Excerpted passage:
========================
Friday, June 19, 2009

2 years later...

So I'm sitting here in my room at Savta Nina's house and thought to myself, "Wouldn't it be something to update that old Israel blog of ours for the first time since 2007?" While I don't think I could possibly mention everything that has happened in two years, I'll list a few important events:

-Adopted two cats in December, Tukie (M'tukah=sweet girl) and Toby (Toviah = good boy)
-Accumulated three years of cantorial study at the HUC-JIR School of Sacred Music
-Finished a two year tenure as the first-ever cantorial intern at Congregation Emanu-El of the City of New York
-Celebrated second wedding anniversary on June 10 by attending the opening night of Shakespeare in the Park
-Back in Israel for the summer, interning at HUC in Jerusalem
-Donna will join me in July to participate in the Israel Vocal Arts Institute in Yafo
-Beginning in the fall, I will be the student cantor at Temple Beth Shalom of Annapolis/Arnold, MD

It's hard to believe two years have gone by, but in the meantime life has been good to Mr. & Mrs. Breitzer. Perhaps during this summer in Israel we'll be able to post more regularly!

Monday, June 11, 2007


From the bottom of our hearts, we thank everyone who helped make yesterday the most wonderful day of our lives. Off to Seattle and Victoria!
========================
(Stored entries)
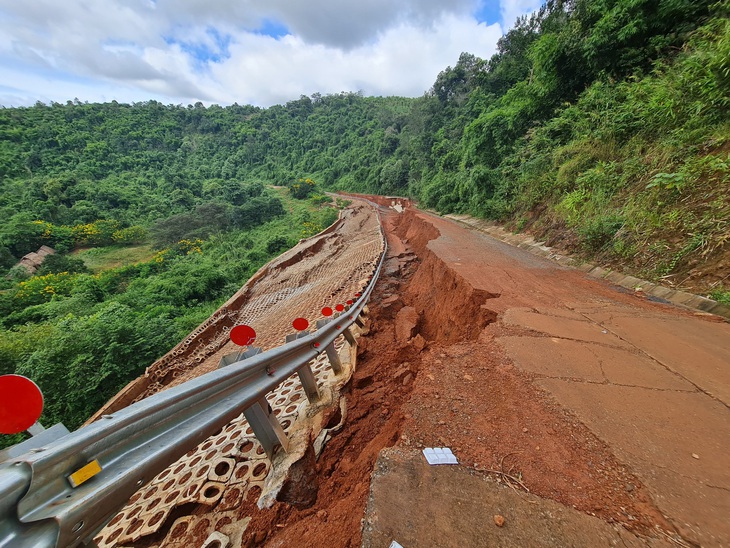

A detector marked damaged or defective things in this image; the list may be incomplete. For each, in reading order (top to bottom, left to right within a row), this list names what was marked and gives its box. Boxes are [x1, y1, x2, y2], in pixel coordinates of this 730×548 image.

landslide damage [237, 206, 672, 548]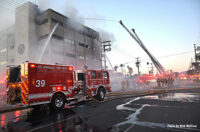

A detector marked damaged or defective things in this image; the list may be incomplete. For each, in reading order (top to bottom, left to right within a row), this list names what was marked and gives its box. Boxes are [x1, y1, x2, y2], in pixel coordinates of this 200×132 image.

damaged building facade [0, 1, 102, 79]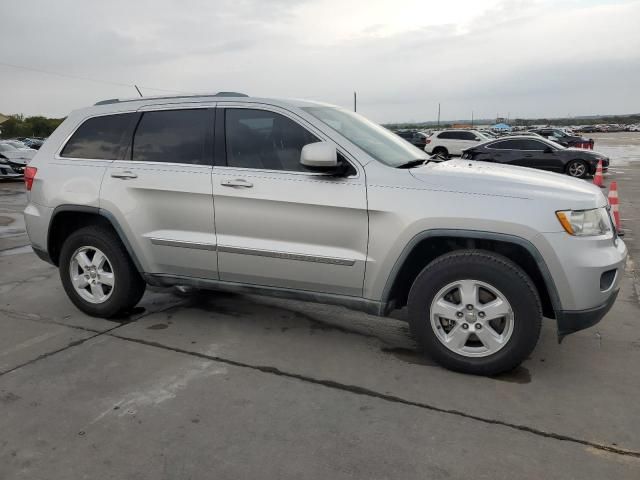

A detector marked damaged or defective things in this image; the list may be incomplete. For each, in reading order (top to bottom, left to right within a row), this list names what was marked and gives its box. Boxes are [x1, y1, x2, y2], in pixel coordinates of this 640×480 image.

cracked concrete [1, 149, 640, 476]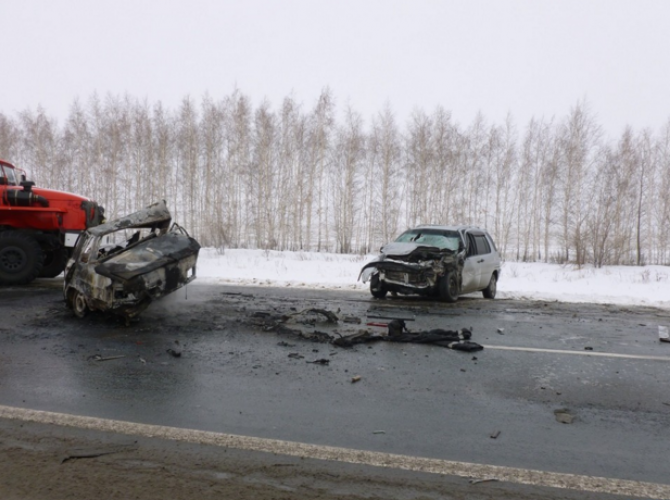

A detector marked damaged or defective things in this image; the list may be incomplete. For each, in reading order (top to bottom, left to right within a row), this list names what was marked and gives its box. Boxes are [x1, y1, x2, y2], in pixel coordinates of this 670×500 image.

burned car wreck [65, 201, 202, 322]
burned car wreck [360, 226, 502, 300]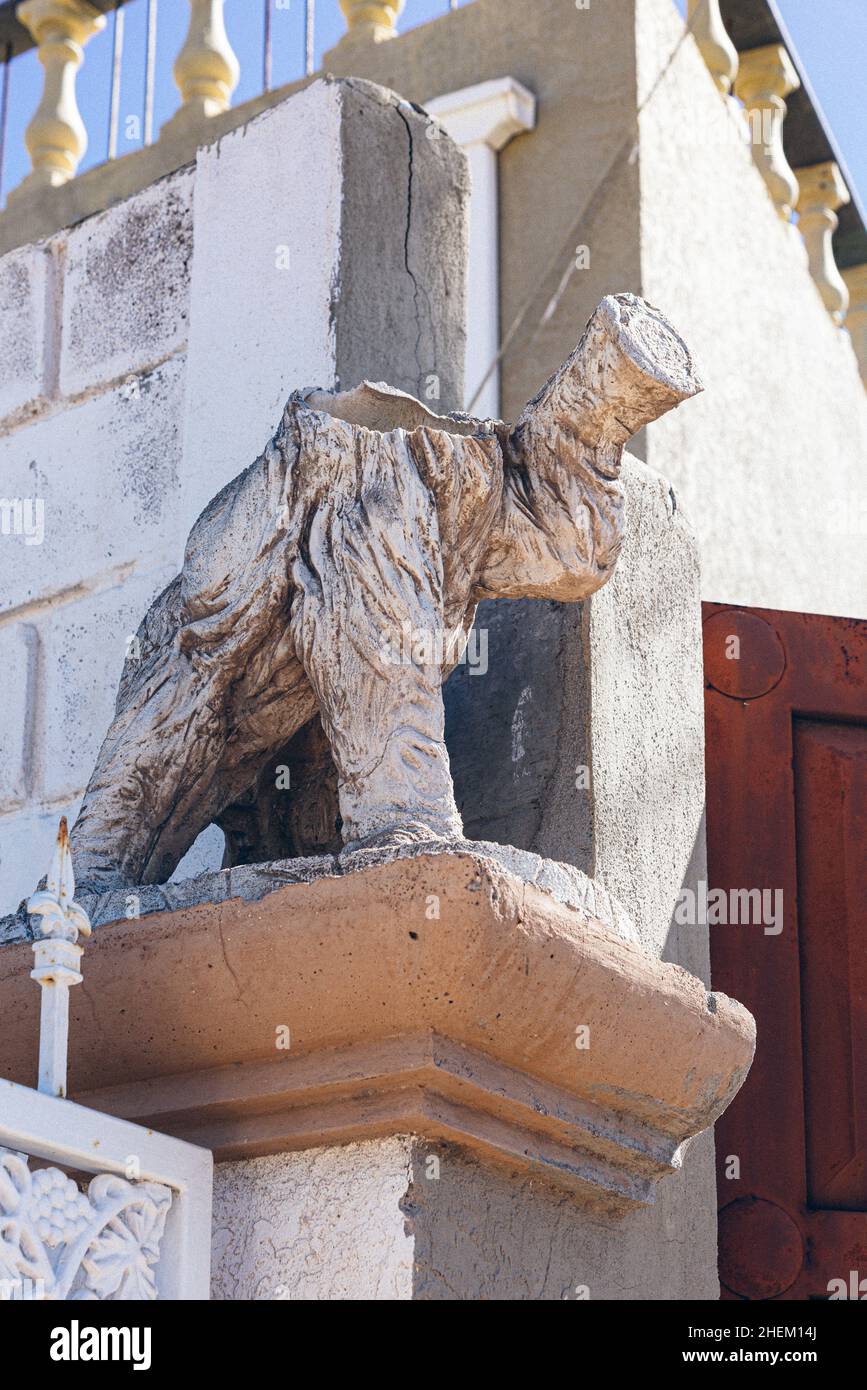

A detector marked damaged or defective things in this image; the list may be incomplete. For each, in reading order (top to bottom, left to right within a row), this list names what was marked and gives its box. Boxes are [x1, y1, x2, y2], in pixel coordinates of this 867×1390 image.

rusty metal [704, 604, 867, 1296]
========================
Using the information:
(a) Answer these questions about the blog post, one per line:
(i) What names were given to the two cats adopted in December?
(ii) How was the second wedding anniversary celebrated?
(iii) In which city does the Israel Vocal Arts Institute take place?
(b) List every school, congregation, temple, or institute named in the blog post.
(c) Write the next part of the blog post, picking up right after its final line.
The records come from a source separate from the blog post.

Responses:
(a)
(i) Tukie and Toby
(ii) By attending the opening night of Shakespeare in the Park
(iii) Yafo

(b)
HUC-JIR School of Sacred Music
Congregation Emanu-El of the City of New York
HUC in Jerusalem
Israel Vocal Arts Institute
Temple Beth Shalom of Annapolis/Arnold, MD

(c)
Saturday, June 02, 2007

Eight days away

After going to two weddings in Michigan last weekend, Donna and I arrived in California late Tuesday night. Since then, I've been fully engaged in helping prepare for our wedding. It's been really neat for me to play an active role (albeit a small one) in tending to the remaining details. I especially enjoyed picking up our completed ketubah (traditional Jewish wedding contract) and finally seeing the Hayes Mansion firsthand. This afternoon I met our fantastic wedding coordinators, and got a taste of the kind of planning Donna has been doing all this year from halfway across the world!

I can't believe the big day is only eight days away, and of course we still have much to do. Yet we haven't forgotten our priorities: Donna left a little while ago for her overnight bachelorette party in San Francisco. She was wearing the same outfit she wore on our first date over two years ago. Somehow, it seems fitting!

Monday, May 14, 2007

The Redemption

The war zone that was my room has been cleared, and so I had to redeem myself by showing these new photos... evidence that I am capable of bringing some order into my life!

I sort of got an idea of what it might have felt like building the Pyramids in Egypt when I was building the massive tower in the corner...

Wow, there's a rug under there!

Be sure to read Josh's eloquent post below!!!

Sunday, May 13, 2007


The last exam has been taken. The last paper has been written. I've already said l'hitraot to some dear friends and to my beautiful fiancée. (read on to see what she's been up to...) All that remains for me here is a few more shared meals and one more trip to Rehovot to thank Savta and Saba for opening up their home (and refrigerator!) to us this year.

If I had to choose one word to sum up my experience here, it would be "revealing." I felt as though I pried up the huge rock that has always been there in the backyard, and saw for the first time all the fascinating stuff lying beneath it. Sure, it's a bit dirty, and there is strange stuff under there that might scare you off at first glance. But upon examining more closely, I encountered things I never knew, and learned more than I could have possibly imagined.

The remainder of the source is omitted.